§ GIVEN INSTRUCTION: Reproduce the lines below word for word, leaving out the pictures.

Spatial data with pictures:
========

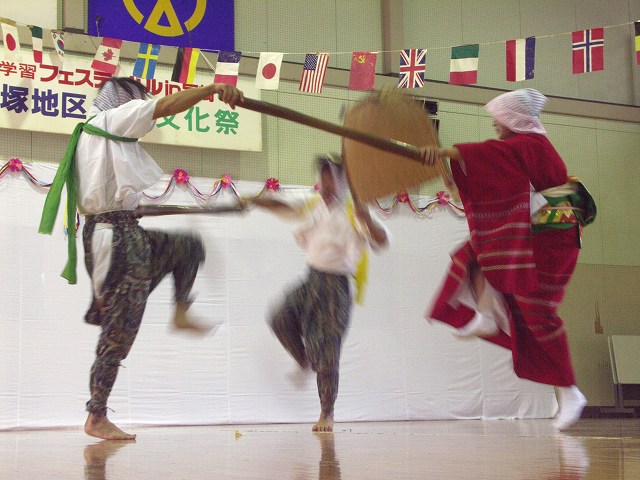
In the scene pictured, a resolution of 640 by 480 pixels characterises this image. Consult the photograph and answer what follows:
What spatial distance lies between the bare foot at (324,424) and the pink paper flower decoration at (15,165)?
2.85m

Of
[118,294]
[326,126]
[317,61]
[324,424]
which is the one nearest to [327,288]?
[324,424]

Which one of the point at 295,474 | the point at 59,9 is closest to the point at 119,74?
the point at 59,9

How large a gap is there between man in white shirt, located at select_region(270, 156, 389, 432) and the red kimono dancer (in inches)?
46.0

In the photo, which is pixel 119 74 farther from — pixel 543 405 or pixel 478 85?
pixel 543 405

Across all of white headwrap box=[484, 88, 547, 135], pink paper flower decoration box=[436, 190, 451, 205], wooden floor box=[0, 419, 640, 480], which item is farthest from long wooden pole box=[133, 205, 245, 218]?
pink paper flower decoration box=[436, 190, 451, 205]

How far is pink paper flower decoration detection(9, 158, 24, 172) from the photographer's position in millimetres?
5945

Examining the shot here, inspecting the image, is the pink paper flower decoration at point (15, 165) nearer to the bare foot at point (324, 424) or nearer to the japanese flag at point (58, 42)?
the japanese flag at point (58, 42)

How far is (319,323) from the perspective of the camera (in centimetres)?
452

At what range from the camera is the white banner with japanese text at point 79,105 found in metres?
5.99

========

§ CORRECT OUTPUT:
In the scene pictured, a resolution of 640 by 480 pixels characterises this image. Consult the photograph and answer what follows:
What spatial distance lies between the bare foot at (324,424) and the pink paper flower decoration at (15,165)?
2.85m

Of
[118,294]
[326,126]
[317,61]
[324,424]
which is the one nearest to [327,288]?
[324,424]

Which one of the point at 295,474 | the point at 59,9 is closest to the point at 119,74?
the point at 59,9

How large a gap is there between man in white shirt, located at select_region(270, 156, 389, 432) and the red kimono dancer (in inches)?
46.0

In the photo, which is pixel 119 74 farther from — pixel 543 405 or pixel 478 85?
pixel 543 405

Across all of white headwrap box=[484, 88, 547, 135], pink paper flower decoration box=[436, 190, 451, 205], wooden floor box=[0, 419, 640, 480], which item is farthest from long wooden pole box=[133, 205, 245, 218]?
pink paper flower decoration box=[436, 190, 451, 205]

How far is pink paper flower decoration detection(9, 158, 24, 172) from the photographer's position in millimetres?
5945

Examining the shot here, inspecting the image, is the pink paper flower decoration at point (15, 165) nearer to the bare foot at point (324, 424) or nearer to the japanese flag at point (58, 42)?
the japanese flag at point (58, 42)

How far is (319,323) from the perspective of the camera (in centimetres)?
452

At what range from the camera is the white banner with japanese text at point 79,105 found in metres?
5.99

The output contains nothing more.